> [节选文本]:
# # #

注意到 原始代码中的 load_state_dict_from_url 是通过utils.py简洁import进来的,我们这里直接将其import当前代码中。另外对于InceptionAux模块以及对应的aux head,在进行finetuing的时候需要进行重新训练(pytorch提供的预训练权重未包含auxhead的权重,我们这里的实现里面,并没有finetuning aux head,aux head 和分类head的finetuning原理是一样的)。

我们使用googlenet函数加载预训练模型之后,直接替换model的fc层 (见行326)。这样模型

中其他层都是预训练的,可以用来做特征抽取使用(暂且称为特征抽取层)。我们的finetuning这里主要就是要修改更新fc这一层的权重(这里称为分类层或者分类head)。

值得注意的是,我们可以在使用自己的数据集重新训练的过程中,不更新特征抽取层权重。这种情况下,训练只会调整分类头。这对于数据集与pretrain数据集类似的情况(或者数据集很小不容易训练)比较合适。相反,我们可以选择训练过程中更新特征抽取层权重(极端情况就是完全重新训练),这对于数据集较大且和pretrain数据集区别较大的情况比较合适。

# # #

空间问答集中的数据行:
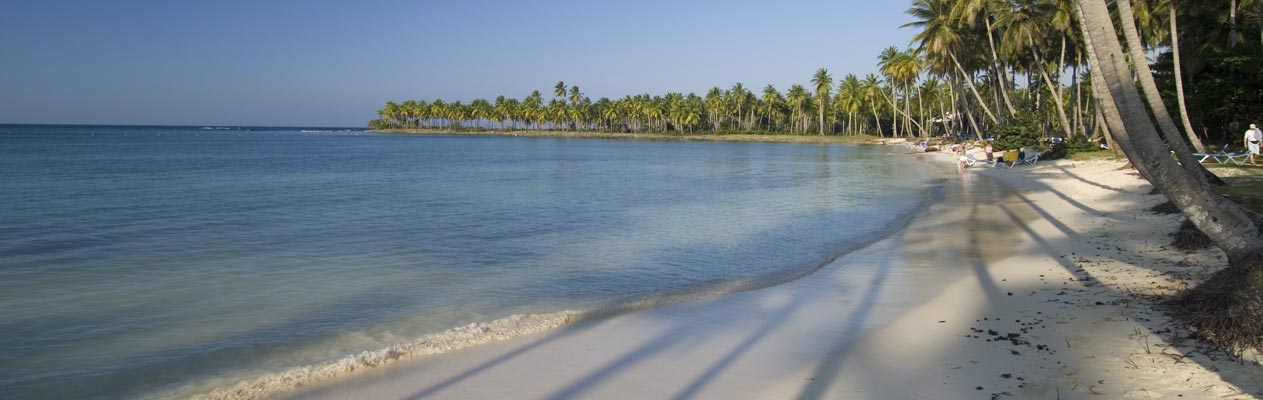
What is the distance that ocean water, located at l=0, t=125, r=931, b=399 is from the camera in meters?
8.05

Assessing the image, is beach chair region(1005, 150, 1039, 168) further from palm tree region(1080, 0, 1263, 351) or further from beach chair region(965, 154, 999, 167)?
palm tree region(1080, 0, 1263, 351)

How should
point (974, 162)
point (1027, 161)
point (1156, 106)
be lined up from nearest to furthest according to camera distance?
point (1156, 106), point (1027, 161), point (974, 162)

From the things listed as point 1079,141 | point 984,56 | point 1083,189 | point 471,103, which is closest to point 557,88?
point 471,103

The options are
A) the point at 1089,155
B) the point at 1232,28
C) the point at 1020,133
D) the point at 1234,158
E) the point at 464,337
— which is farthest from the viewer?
the point at 1020,133

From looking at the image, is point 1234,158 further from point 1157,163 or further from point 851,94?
point 851,94

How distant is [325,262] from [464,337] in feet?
21.1

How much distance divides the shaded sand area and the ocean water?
1.38 m

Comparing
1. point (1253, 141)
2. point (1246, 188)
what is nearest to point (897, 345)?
point (1246, 188)

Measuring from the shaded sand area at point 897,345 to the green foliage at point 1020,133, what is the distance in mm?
30387

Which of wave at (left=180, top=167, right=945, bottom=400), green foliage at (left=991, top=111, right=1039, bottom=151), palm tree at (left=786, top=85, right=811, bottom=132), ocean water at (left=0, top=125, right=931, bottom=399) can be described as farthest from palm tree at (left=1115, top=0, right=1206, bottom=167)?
palm tree at (left=786, top=85, right=811, bottom=132)

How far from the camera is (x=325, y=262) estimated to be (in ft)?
44.2

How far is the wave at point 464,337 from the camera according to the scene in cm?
680

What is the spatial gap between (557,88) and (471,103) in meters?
32.4

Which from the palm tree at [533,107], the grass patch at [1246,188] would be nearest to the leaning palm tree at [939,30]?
the grass patch at [1246,188]
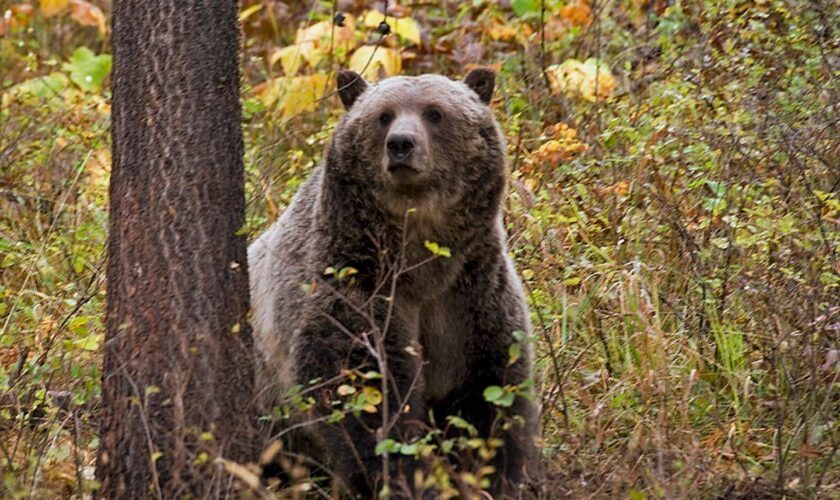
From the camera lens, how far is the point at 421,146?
5055 millimetres

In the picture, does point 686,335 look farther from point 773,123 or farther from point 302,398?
point 302,398

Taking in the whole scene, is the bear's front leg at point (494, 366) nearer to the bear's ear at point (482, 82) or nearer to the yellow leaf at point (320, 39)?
the bear's ear at point (482, 82)

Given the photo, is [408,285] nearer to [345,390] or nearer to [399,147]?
[399,147]

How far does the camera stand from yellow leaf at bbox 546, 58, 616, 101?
8.03m

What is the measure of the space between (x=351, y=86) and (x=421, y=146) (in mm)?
587

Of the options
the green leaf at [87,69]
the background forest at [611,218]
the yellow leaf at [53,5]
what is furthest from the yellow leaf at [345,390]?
the yellow leaf at [53,5]

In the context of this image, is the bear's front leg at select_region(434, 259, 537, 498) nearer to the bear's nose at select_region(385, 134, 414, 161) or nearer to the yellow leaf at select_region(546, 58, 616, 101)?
the bear's nose at select_region(385, 134, 414, 161)

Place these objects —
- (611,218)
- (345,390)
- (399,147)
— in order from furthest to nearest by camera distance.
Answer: (611,218) < (399,147) < (345,390)

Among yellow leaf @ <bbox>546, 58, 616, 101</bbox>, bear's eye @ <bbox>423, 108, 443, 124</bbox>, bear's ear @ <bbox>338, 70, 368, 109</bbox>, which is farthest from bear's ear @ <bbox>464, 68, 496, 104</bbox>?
yellow leaf @ <bbox>546, 58, 616, 101</bbox>

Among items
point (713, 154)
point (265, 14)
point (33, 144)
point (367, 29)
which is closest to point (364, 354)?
point (713, 154)

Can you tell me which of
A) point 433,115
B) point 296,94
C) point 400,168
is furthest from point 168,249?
point 296,94

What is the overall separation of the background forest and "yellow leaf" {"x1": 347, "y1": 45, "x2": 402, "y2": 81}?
0.10 feet

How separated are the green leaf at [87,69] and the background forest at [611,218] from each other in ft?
0.06

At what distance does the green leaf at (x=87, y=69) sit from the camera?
29.9 ft
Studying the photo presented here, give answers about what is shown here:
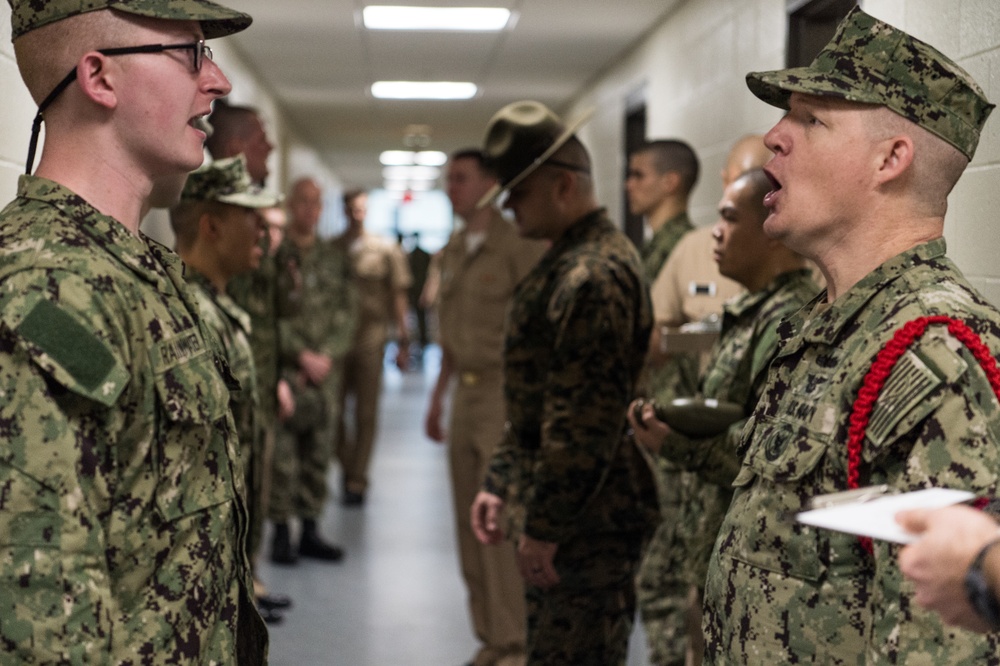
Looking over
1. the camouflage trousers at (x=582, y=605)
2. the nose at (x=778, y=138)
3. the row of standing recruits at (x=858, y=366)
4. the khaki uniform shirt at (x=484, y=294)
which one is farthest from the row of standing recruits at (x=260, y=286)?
the nose at (x=778, y=138)

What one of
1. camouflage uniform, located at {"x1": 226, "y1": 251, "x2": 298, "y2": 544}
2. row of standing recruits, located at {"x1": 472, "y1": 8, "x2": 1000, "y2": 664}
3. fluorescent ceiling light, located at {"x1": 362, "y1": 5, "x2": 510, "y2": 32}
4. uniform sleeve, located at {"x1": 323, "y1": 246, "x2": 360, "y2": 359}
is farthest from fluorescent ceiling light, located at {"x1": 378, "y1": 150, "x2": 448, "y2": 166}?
row of standing recruits, located at {"x1": 472, "y1": 8, "x2": 1000, "y2": 664}

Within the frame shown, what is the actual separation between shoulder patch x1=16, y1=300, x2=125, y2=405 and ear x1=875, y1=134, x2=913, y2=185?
1000 millimetres

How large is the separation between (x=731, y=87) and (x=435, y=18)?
1.91m

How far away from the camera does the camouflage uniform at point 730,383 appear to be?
2.15m

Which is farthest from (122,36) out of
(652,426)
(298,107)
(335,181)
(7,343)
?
(335,181)

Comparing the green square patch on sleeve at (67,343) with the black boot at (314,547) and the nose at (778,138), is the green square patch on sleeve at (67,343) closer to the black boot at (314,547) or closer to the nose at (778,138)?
the nose at (778,138)

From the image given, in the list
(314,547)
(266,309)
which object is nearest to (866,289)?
(266,309)

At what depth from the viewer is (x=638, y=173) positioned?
449cm

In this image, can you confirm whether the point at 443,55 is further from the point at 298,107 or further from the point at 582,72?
the point at 298,107

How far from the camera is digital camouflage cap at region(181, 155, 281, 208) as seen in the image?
9.09 ft

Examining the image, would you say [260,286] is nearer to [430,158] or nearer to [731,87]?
[731,87]

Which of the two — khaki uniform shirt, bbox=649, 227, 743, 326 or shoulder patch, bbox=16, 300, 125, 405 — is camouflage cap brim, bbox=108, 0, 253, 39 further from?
khaki uniform shirt, bbox=649, 227, 743, 326

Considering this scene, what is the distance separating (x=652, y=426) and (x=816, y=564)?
905mm

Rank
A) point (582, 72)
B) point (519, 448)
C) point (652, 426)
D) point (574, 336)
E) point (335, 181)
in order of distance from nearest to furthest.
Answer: point (652, 426), point (574, 336), point (519, 448), point (582, 72), point (335, 181)
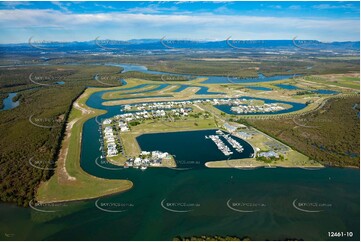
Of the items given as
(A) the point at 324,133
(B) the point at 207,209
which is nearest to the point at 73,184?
(B) the point at 207,209

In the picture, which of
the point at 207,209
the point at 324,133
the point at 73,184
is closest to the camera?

# # #

> [任务要求]: 从末句之后接着续写这段讲解GoogLeNet微调的节选文本。 上述数据行与节选文本并无关联。

> [本题作答]:
我们这里实现的是 更新特征抽取层的 finetuning(pytorch中, 要禁止某层的权重参数更新只需要将对应属性置为false即可: param.requires_grad = False

加载cifar10数据

有了加载了pretrain权重并且修改了分类head的模型,我们这里准备下训练数据。这里我们选择cifar10 数据集:http://www.cs.toronto.edu/~kriz/cifar-10-python.tar.gz

这个数据集里面的数据解压完了是一些二进制数据,所以需要进行处理一下才能使用,如下代码:

如代码所示:

代码语言:javascript
复制
import pickle
import numpy as np
from torchvision import transforms
from PIL import Image

def unpickle(file):
    """load the cifar-10 data"""

    with open(file, 'rb') as fo:
        data = pickle.load(fo, encoding='bytes')
    return data

def load_cifar_10_data(data_dir, negatives=False):

    """
    Return train_data, train_filenames, train_labels, test_data, test_filenames, test_labels
    """

    # get the meta_data_dict
    # num_cases_per_batch: 1000
    # label_names: ['airplane', 'automobile', 'bird', 'cat', 'deer', 'dog', 'frog', 'horse', 'ship', 'truck']
    # num_vis: :3072

    meta_data_dict = unpickle(data_dir + "/batches.meta")
    cifar_label_names = meta_data_dict[b'label_names']
    cifar_label_names = np.array(cifar_label_names)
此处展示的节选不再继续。